>> BEGIN Material supplied

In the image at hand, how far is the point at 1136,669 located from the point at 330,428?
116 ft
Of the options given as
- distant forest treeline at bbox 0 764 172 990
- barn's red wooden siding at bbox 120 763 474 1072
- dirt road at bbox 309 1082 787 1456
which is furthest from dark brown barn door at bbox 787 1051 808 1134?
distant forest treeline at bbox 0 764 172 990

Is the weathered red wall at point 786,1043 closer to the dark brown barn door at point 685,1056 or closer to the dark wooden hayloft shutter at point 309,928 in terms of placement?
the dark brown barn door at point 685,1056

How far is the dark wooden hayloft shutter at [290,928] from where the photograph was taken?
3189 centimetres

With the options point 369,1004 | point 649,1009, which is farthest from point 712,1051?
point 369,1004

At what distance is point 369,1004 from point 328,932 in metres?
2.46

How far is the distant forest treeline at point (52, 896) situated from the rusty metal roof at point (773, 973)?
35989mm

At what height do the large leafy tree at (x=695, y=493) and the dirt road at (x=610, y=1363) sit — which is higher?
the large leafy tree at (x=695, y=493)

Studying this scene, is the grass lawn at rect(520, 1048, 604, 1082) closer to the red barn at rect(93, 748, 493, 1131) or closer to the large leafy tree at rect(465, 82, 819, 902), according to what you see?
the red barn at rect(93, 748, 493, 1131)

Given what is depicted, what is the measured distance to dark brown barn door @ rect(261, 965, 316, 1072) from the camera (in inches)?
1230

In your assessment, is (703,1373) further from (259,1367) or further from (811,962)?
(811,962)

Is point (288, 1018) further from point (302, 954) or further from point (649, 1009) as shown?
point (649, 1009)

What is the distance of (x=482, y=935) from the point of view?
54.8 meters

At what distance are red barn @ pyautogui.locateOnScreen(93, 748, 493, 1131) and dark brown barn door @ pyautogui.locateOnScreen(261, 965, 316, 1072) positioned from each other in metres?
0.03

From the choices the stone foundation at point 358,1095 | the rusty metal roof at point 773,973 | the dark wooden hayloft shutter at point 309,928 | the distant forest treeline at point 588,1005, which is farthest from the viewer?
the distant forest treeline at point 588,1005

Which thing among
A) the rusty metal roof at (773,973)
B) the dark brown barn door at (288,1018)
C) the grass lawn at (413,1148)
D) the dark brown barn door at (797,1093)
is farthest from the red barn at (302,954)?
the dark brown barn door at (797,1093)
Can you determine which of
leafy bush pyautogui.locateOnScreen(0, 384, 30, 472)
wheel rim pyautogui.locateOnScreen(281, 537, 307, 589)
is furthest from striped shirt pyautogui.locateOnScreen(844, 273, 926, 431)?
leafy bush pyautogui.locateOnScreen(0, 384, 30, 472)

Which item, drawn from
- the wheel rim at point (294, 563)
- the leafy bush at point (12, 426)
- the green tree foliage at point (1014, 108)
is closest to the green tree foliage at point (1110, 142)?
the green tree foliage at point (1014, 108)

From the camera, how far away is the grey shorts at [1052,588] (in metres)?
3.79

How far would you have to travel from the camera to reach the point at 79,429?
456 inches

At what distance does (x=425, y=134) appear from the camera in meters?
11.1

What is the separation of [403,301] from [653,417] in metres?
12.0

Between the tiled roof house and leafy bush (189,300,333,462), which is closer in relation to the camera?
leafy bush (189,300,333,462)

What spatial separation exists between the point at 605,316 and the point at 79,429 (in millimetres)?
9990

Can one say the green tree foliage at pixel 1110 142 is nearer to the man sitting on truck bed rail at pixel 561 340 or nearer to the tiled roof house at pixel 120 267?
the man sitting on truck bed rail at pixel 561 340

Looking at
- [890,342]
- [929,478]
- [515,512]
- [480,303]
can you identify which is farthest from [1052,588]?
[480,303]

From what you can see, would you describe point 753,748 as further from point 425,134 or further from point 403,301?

>> END Material supplied

Instruction
Rewrite the records above, replacing every "hayloft shutter" with "loft window" and leaving everything else unchanged.

Final result
In the image at hand, how far is the point at 1136,669 located from the point at 330,428?
116 ft
Of the options given as
- distant forest treeline at bbox 0 764 172 990
- barn's red wooden siding at bbox 120 763 474 1072
- dirt road at bbox 309 1082 787 1456
which is furthest from dark brown barn door at bbox 787 1051 808 1134?
distant forest treeline at bbox 0 764 172 990

Is the weathered red wall at point 786,1043 closer to the dark brown barn door at point 685,1056 or closer to the dark wooden loft window at point 309,928 in terms of placement?
the dark brown barn door at point 685,1056

How far is the dark wooden loft window at [290,928] from where the photograph was taken?
3189 centimetres

With the options point 369,1004 | point 649,1009, which is farthest from point 712,1051?
point 369,1004

At what distance is point 369,1004 from point 328,932 in metres?
2.46

How far is the distant forest treeline at point (52, 896) situated from the rusty metal roof at point (773, 973)?
35989mm

At what height do the large leafy tree at (x=695, y=493) and the dirt road at (x=610, y=1363) sit — which is higher?
the large leafy tree at (x=695, y=493)

Studying this scene, is the grass lawn at rect(520, 1048, 604, 1082) closer to the red barn at rect(93, 748, 493, 1131) or closer to the large leafy tree at rect(465, 82, 819, 902), according to what you see?
the red barn at rect(93, 748, 493, 1131)

Given what is depicted, what is the measured distance to dark brown barn door @ rect(261, 965, 316, 1072) from the camera (in inches)?
1230

In your assessment, is (703,1373) further from (259,1367) or further from (811,962)?
(811,962)

Is point (288, 1018) further from point (302, 954) or further from point (649, 1009) as shown?
point (649, 1009)

What is the distance of (x=482, y=935) from the point of view?
54.8 meters

At what distance are red barn @ pyautogui.locateOnScreen(93, 748, 493, 1131) and dark brown barn door @ pyautogui.locateOnScreen(261, 965, 316, 1072) positioned from each other in metres?
0.03

From the choices the stone foundation at point 358,1095 | the rusty metal roof at point 773,973 | the dark wooden loft window at point 309,928 | the distant forest treeline at point 588,1005, which is farthest from the viewer?
the distant forest treeline at point 588,1005

Which thing among
A) the rusty metal roof at (773,973)
B) the dark brown barn door at (288,1018)
C) the grass lawn at (413,1148)
D) the dark brown barn door at (797,1093)
is farthest from the red barn at (302,954)?
the dark brown barn door at (797,1093)
Can you determine which of
leafy bush pyautogui.locateOnScreen(0, 384, 30, 472)
wheel rim pyautogui.locateOnScreen(281, 537, 307, 589)
is furthest from striped shirt pyautogui.locateOnScreen(844, 273, 926, 431)?
leafy bush pyautogui.locateOnScreen(0, 384, 30, 472)

Which item, drawn from
- the wheel rim at point (294, 563)
- the leafy bush at point (12, 426)
- the green tree foliage at point (1014, 108)
is closest to the green tree foliage at point (1110, 142)?
the green tree foliage at point (1014, 108)

From the camera, how far away is the grey shorts at [1052,588] (in metres)?
3.79

How far would you have to travel from the camera to reach the point at 79,429?
456 inches

At what distance does (x=425, y=134) appear from the camera in meters?
11.1

What is the separation of [403,301] from [653,417] in metres?
12.0

Between the tiled roof house and leafy bush (189,300,333,462), which is closer in relation to the camera?
leafy bush (189,300,333,462)

What spatial separation exists between the point at 605,316 and the point at 79,429 (in millimetres)?
9990

Can one say the green tree foliage at pixel 1110 142 is nearer to the man sitting on truck bed rail at pixel 561 340 or nearer to the tiled roof house at pixel 120 267?
the man sitting on truck bed rail at pixel 561 340

Looking at
- [890,342]
- [929,478]
- [515,512]
- [480,303]
can you identify which is farthest from [1052,588]?
[480,303]

From what you can see, would you describe point 753,748 as further from point 425,134 or further from point 403,301?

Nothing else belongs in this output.